» **Material shown**:
== Segment start ==
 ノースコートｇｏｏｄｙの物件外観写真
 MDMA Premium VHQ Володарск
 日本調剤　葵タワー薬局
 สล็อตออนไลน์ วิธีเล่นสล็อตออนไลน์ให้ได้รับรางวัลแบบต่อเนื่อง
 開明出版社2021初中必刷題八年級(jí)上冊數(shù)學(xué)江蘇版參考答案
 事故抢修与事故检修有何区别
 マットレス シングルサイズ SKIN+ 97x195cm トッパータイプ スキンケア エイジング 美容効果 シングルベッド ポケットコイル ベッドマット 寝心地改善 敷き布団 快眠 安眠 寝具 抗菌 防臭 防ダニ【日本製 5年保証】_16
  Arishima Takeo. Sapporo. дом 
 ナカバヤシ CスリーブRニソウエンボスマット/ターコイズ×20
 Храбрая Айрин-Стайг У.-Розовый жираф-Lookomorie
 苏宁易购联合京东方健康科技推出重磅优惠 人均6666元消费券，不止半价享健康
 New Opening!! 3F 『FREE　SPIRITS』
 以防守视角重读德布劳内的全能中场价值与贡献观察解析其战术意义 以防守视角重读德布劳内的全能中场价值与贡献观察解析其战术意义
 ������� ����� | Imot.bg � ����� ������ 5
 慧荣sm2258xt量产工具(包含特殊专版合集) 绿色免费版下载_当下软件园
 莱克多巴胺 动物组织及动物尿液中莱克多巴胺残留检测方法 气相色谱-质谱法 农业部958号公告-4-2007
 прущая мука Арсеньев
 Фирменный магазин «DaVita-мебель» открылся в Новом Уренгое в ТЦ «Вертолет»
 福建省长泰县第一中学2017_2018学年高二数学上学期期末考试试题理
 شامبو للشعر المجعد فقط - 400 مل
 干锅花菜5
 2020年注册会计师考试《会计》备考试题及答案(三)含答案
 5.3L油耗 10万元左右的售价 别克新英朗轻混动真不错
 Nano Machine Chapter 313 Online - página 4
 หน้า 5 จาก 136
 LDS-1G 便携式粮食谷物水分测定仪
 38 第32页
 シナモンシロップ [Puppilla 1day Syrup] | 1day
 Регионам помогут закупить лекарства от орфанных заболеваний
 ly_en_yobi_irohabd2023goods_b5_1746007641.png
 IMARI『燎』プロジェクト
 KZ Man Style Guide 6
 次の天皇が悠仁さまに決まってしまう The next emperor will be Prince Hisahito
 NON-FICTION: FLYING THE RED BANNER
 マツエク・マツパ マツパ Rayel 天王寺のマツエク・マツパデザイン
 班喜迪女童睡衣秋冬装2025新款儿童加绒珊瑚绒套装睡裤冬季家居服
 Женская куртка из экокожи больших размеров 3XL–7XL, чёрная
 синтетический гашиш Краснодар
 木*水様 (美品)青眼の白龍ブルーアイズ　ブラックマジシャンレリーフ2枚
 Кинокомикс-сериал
== Segment end ==
» **Problem requirements**: There is a line above that contains "IMARI『燎』プロジェクト". Copy it and all later lines through the last, exactly, and leave out the rest.

» **Answer for this exercise**:
 IMARI『燎』プロジェクト
 KZ Man Style Guide 6
 次の天皇が悠仁さまに決まってしまう The next emperor will be Prince Hisahito
 NON-FICTION: FLYING THE RED BANNER
 マツエク・マツパ マツパ Rayel 天王寺のマツエク・マツパデザイン
 班喜迪女童睡衣秋冬装2025新款儿童加绒珊瑚绒套装睡裤冬季家居服
 Женская куртка из экокожи больших размеров 3XL–7XL, чёрная
 синтетический гашиш Краснодар
 木*水様 (美品)青眼の白龍ブルーアイズ　ブラックマジシャンレリーフ2枚
 Кинокомикс-сериал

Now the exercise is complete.